あえて戦後間もない1947年を舞台にしたのは大正解だった。
悲惨な戦争が終わり、ようやく日本がこれから復興への希望を見出だした矢先に現れたゴジラをハイテクではなくローテクで迎え撃つ姿に心打たれた。
昭和の戦後ドラマとしての見応えも充分あって、サバイバーズ・ギルトに苛まれる神木隆之介の熱演も胸に刺さる。
ミリタリーファンにはたまらないディテールで、やはり山崎監督の過去作『永遠の0』や『アルキメデスの大戦』のよかったところがしっかり活かされている。
追記
私事だが、明日引っ越しをする。いまの部屋は6年3ヶ月暮らした私の大切な映画基地だったが、解体し、映画グッズやフィギュア、パンフレット、Blu-rayコレクションはすべて箱に詰めた。

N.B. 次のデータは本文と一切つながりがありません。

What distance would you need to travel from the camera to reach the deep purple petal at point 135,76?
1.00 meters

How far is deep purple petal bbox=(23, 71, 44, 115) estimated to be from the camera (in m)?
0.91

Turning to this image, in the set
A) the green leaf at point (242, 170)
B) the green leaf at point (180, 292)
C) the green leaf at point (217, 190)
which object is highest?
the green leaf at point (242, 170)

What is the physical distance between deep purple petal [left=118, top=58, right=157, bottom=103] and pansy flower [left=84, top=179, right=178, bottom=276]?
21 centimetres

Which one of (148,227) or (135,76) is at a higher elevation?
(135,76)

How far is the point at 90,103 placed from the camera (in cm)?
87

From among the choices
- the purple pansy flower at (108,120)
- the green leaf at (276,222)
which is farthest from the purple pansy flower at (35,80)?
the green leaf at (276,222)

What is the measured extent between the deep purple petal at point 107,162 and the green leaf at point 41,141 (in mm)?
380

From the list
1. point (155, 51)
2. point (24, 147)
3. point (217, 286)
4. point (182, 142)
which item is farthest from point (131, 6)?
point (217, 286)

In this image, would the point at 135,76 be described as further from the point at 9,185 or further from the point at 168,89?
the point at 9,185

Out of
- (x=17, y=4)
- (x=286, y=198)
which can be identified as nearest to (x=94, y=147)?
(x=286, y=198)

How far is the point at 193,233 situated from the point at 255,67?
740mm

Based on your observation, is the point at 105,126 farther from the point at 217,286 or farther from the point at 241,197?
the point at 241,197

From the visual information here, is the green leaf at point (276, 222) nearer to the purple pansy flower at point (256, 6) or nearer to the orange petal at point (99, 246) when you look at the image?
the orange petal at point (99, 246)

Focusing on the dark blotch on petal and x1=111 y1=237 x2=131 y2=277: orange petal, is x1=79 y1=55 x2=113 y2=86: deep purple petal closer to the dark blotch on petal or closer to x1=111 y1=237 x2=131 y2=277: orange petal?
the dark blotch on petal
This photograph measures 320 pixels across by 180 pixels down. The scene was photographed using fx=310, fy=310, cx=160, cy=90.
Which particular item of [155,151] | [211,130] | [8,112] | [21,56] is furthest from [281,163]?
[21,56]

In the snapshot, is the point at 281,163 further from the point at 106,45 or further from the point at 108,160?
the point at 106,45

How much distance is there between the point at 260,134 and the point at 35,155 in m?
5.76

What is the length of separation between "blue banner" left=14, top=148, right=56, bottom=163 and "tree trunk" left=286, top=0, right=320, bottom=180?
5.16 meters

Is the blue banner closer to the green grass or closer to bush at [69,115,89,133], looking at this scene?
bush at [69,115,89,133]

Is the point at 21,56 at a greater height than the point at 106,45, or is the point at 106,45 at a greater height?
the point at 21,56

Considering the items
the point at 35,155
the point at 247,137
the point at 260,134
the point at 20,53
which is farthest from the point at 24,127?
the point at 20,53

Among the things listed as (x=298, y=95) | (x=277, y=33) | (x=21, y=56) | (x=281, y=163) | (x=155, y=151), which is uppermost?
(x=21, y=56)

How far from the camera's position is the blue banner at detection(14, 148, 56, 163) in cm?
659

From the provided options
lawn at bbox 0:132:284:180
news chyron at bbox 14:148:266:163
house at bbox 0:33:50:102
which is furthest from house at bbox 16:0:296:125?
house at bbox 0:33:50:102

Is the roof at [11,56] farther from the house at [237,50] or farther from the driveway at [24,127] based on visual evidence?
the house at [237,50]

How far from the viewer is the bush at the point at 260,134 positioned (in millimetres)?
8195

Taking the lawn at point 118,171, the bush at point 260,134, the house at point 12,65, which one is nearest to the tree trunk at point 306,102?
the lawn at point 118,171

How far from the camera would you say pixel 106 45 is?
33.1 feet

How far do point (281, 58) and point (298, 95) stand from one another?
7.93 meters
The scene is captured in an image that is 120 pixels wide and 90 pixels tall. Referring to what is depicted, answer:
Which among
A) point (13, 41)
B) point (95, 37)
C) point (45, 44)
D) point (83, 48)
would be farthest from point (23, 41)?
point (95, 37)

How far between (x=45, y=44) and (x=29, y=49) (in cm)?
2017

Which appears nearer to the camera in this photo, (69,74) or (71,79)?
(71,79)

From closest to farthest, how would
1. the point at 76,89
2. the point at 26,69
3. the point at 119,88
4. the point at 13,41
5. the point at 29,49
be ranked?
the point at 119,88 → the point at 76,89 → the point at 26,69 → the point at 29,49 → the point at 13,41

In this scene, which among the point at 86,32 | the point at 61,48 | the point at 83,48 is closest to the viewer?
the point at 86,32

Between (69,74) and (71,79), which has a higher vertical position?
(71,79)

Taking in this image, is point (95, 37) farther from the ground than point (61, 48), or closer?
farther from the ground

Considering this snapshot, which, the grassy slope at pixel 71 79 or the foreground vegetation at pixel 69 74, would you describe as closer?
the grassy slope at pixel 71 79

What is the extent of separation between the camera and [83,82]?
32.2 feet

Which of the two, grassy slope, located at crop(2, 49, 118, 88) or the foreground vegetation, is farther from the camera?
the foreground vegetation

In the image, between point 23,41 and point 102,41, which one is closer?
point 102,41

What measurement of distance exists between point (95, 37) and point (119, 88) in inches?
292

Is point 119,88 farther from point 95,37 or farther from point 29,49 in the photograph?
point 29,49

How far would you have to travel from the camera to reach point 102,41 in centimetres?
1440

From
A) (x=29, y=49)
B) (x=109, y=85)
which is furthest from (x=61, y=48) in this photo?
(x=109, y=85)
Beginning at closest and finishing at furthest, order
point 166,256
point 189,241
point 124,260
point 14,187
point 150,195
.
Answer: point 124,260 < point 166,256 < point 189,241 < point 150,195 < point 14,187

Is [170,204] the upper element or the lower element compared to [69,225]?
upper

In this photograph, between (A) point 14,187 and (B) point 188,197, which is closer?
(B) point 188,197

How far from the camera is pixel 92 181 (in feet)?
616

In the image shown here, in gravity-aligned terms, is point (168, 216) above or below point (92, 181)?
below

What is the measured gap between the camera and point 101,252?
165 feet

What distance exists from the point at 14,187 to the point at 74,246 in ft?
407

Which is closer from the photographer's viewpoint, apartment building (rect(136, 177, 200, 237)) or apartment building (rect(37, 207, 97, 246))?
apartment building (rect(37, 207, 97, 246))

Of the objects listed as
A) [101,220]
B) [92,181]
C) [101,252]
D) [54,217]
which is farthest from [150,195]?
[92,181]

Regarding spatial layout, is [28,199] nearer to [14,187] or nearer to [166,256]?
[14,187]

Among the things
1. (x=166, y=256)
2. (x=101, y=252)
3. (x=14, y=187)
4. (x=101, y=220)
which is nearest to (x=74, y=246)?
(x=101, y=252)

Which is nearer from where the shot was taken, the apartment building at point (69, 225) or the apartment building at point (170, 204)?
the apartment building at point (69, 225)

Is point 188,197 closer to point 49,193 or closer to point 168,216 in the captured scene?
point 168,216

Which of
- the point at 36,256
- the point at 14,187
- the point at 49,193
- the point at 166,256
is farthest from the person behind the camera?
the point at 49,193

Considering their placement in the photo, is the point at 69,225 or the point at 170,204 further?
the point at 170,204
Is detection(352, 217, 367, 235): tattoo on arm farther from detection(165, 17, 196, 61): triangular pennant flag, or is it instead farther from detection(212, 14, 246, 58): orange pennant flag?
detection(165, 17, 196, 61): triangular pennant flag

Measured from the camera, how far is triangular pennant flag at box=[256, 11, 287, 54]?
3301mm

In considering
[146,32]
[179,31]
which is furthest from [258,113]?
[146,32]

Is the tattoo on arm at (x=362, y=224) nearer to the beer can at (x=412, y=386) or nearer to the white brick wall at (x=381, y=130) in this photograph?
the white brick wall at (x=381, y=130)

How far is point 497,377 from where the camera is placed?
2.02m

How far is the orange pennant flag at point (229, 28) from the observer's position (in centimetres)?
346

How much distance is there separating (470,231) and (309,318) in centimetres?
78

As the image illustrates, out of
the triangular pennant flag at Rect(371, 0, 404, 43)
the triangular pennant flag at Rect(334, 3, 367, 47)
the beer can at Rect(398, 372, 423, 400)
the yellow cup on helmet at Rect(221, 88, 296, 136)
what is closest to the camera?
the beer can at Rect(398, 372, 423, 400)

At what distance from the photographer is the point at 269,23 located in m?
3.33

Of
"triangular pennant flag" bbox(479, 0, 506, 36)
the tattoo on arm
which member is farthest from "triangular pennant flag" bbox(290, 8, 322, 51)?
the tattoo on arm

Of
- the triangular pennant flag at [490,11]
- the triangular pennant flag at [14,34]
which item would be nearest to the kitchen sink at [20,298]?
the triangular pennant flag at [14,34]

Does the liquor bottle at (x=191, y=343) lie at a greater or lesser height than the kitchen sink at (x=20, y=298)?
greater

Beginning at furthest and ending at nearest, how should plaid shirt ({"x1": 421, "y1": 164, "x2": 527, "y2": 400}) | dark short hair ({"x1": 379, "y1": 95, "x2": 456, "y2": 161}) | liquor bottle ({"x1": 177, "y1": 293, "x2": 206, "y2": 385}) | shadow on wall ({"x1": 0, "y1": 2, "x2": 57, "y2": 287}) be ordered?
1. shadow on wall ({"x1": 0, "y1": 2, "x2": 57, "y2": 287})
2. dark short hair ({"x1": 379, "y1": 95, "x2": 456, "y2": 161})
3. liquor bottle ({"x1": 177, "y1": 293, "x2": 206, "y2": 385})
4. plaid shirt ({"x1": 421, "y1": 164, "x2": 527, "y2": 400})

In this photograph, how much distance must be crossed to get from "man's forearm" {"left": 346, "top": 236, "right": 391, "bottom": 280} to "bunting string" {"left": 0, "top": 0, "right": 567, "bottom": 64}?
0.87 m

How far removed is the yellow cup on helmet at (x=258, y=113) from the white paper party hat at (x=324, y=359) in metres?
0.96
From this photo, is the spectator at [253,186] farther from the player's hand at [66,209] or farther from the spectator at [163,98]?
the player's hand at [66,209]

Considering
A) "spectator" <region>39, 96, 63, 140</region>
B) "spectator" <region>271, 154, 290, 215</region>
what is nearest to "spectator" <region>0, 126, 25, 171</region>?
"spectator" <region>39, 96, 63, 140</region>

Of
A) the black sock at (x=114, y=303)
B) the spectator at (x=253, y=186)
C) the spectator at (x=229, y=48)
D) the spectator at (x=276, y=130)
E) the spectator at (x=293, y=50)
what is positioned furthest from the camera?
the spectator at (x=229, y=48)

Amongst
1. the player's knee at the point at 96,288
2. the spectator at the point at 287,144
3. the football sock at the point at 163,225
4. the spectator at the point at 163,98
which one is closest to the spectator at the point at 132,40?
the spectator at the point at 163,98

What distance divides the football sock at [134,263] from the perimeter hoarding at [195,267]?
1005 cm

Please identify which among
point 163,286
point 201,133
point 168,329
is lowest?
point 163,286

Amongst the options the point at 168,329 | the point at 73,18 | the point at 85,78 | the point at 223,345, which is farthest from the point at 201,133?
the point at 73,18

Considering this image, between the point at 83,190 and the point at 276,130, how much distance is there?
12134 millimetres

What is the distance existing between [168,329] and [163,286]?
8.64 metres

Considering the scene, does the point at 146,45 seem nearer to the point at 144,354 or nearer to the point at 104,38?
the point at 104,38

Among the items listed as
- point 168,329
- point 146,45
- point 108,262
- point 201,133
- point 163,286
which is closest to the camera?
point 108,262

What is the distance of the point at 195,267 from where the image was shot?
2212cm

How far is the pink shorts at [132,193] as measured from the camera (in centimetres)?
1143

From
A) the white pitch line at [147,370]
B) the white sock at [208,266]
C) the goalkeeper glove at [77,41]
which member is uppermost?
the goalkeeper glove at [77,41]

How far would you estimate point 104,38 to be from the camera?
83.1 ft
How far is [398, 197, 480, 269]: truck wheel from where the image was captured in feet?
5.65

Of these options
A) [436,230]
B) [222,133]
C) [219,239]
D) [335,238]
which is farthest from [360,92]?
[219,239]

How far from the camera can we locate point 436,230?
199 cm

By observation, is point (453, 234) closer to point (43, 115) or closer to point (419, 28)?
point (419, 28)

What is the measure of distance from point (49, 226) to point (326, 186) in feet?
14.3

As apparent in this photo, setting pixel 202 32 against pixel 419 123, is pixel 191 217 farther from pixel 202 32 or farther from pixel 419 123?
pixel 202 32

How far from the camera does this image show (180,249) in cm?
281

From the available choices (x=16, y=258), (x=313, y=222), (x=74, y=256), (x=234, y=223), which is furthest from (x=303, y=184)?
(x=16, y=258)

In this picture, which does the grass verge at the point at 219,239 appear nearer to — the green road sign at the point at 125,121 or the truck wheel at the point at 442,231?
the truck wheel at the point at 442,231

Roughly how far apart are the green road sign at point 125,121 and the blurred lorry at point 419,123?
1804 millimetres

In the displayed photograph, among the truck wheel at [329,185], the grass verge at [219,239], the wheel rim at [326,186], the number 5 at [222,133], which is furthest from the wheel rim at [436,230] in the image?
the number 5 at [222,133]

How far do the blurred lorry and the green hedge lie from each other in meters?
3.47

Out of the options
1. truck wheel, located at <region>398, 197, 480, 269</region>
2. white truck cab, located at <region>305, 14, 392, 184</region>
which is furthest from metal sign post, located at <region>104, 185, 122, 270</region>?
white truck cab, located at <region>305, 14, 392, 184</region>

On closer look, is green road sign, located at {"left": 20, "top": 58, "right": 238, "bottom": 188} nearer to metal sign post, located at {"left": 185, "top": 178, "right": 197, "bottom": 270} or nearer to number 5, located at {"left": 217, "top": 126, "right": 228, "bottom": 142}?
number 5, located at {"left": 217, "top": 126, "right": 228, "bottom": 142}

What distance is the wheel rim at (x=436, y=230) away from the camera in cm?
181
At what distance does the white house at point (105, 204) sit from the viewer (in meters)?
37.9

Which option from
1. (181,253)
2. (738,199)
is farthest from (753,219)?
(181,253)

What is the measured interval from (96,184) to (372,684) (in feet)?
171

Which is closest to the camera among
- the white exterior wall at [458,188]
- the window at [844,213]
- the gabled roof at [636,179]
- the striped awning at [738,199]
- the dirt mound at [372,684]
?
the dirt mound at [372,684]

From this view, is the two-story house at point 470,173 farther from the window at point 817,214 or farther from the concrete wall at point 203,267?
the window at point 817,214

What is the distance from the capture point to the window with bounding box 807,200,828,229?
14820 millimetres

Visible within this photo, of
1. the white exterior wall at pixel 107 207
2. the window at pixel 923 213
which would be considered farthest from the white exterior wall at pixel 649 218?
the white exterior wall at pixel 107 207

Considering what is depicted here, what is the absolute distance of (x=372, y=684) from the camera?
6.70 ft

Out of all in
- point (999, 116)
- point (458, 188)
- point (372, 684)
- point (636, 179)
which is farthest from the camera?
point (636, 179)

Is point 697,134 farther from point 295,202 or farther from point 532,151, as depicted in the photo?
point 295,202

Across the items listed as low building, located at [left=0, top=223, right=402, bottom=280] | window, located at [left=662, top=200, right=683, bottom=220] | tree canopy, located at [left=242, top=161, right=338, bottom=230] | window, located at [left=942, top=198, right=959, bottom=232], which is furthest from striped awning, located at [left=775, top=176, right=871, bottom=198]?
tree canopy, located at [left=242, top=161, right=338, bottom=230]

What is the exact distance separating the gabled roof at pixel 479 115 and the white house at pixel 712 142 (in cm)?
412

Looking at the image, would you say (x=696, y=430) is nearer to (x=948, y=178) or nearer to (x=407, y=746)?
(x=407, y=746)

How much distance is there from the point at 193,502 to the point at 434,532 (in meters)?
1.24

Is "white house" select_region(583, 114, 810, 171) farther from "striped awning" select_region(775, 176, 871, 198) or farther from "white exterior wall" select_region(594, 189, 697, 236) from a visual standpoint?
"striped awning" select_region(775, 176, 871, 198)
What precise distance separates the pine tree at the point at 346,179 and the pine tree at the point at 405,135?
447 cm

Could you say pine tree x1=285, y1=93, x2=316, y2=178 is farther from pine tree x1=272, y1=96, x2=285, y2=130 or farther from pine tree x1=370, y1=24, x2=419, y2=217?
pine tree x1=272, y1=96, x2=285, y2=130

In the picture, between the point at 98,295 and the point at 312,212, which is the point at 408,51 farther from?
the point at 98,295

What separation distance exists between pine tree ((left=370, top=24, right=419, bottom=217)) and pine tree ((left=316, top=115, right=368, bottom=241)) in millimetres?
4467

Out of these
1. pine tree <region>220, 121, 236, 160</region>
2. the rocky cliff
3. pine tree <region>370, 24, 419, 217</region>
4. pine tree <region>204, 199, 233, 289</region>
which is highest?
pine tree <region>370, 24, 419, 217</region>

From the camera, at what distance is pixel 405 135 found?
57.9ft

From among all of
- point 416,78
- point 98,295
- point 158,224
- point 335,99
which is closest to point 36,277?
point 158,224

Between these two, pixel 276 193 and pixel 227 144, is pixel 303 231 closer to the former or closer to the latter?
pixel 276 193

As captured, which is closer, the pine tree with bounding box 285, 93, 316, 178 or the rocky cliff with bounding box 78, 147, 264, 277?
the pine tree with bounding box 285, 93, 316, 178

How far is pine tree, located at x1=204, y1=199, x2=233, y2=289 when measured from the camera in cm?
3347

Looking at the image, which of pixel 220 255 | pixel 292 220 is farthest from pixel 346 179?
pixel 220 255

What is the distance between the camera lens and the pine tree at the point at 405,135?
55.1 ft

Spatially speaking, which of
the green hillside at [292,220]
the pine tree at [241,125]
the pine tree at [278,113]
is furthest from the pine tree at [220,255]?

この部屋で観た映画はフィルマークスを始めた頃の2019年より以前のものも含めると1000本を越える。
そして本作『ゴジラ-1.0』がこの部屋で観る最後の映画となった。
新生活が楽しみな反面、やはり不安は募る。住み慣れた街を離れる一抹の寂しさが胸を締め付けるが、映画に囲まれたこの部屋で暮らした日々は私にとって本当にかけがえのない時間であり、最高に楽しかった。